Environmental Pressures
The environmental footprint of parcel distribution has become a central concern for policymakers and consumers alike. Last-mile delivery generates a disproportionate share of logistics-related emissions, particularly in dense urban environments where multiple carriers operate parallel, inefficient routes to the same neighbourhoods.
Academic research paints a nuanced picture. When deliveries are well-consolidated, high vehicle fill rates, optimised routing, use of micro-hubs — e-commerce logistics can achieve markedly lower carbon intensity per purchase than individual consumer shopping trips. Studies from dense European cities suggest that pooled delivery can reduce transport emissions per purchase by 60–80% compared to car-based store visits. The Netherlands achieved a 56% reduction in CO2 per parcel between 2018 and 2024, reaching 100 grams, demonstrating what is possible under sustained policy and operational focus.
However, the opposite is also true. Ultra-fast delivery models with low vehicle load factors, high return rates in fashion retail (often exceeding 40%), and the fragmentation of carrier networks can negate these environmental benefits entirely. The slow uptake of electric vehicles, electric van registrations actually declined from 7.8% to 5.9% of new sales in Europe between 2023 and 2024, underscores how far the sector remains from a sustainable baseline.
Structural Responses and Emerging Solutions
The sector is responding to these pressures through a combination of technology adoption, network redesign, and consolidation. Artificial intelligence is being applied to route optimisation, demand forecasting, and dynamic delivery scheduling. Parcel lockers and pickup points are expanding rapidly, offering a viable alternative to failed home deliveries in urban areas, with research suggesting lockers can cut CO2 emissions by up to two-thirds compared to repeated home delivery attempts. Micro-hubs positioned close to residential areas, combined with cargo bikes or electric vans for the final leg, offer further gains.
Market consolidation appears increasingly inevitable. With too many carriers chasing too few profitable contracts, analysts anticipate that only three or four major operators will survive in the European market long-term, mirroring the consolidation seen in telecoms and energy. Consolidation could restore pricing discipline and enable the investment in infrastructure and labour conditions that the current competitive dynamic prevents.

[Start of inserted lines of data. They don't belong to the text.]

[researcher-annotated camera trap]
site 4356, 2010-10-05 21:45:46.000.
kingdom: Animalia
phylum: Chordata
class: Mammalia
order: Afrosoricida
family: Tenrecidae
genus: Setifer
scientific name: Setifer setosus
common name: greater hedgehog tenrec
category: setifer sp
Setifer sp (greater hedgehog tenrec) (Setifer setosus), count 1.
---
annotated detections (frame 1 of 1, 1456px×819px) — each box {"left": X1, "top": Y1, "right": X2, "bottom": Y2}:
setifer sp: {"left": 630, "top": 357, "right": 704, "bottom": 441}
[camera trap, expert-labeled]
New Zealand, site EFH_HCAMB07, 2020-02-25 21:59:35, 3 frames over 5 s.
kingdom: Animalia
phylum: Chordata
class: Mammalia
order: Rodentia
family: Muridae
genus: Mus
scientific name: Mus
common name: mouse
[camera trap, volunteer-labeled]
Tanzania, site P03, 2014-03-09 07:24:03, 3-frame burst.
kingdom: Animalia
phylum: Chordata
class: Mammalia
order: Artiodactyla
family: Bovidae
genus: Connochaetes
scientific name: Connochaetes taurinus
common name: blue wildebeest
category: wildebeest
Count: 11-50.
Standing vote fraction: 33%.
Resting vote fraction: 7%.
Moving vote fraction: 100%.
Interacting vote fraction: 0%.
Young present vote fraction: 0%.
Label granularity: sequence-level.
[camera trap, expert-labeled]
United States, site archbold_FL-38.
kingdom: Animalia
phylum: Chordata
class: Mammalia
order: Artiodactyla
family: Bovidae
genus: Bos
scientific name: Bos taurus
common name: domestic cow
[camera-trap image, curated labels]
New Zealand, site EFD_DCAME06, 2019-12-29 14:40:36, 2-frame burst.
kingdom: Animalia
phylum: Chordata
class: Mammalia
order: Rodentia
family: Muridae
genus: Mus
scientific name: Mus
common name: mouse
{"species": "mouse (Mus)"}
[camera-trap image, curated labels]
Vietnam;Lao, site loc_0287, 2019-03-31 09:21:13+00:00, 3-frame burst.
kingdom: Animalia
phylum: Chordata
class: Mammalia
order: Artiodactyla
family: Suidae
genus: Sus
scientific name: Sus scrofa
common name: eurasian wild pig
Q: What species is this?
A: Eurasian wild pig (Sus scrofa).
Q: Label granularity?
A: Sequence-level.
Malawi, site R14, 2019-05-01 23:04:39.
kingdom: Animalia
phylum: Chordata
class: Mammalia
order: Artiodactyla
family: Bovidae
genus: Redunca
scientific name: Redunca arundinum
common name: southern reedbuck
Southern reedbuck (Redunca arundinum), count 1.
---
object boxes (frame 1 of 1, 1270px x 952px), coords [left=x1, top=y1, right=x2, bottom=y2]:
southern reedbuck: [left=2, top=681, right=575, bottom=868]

Accountability and the Role of Retailers
A critical and underexamined dimension of the crisis is retailer accountability. Carriers bear the reputational cost of failed deliveries, but it is retailers who select carriers, almost always on price. Legal responsibility for delivery performance rests with the retailer, yet this accountability is rarely exercised. Greater transparency in delivery pricing, financial penalties for carrier underperformance, and consumer choice over carrier selection would realign incentives significantly.
The path forward requires the sector to move beyond cost optimisation as its sole organising principle. Sustainable parcel distribution depends on fair pricing, consolidated networks, fleet electrification, decent working conditions for couriers, and genuine accountability across the retail-carrier relationship. Without these, the structural failure of the parcel market will deepen, and with it, the erosion of consumer trust in e-commerce itself.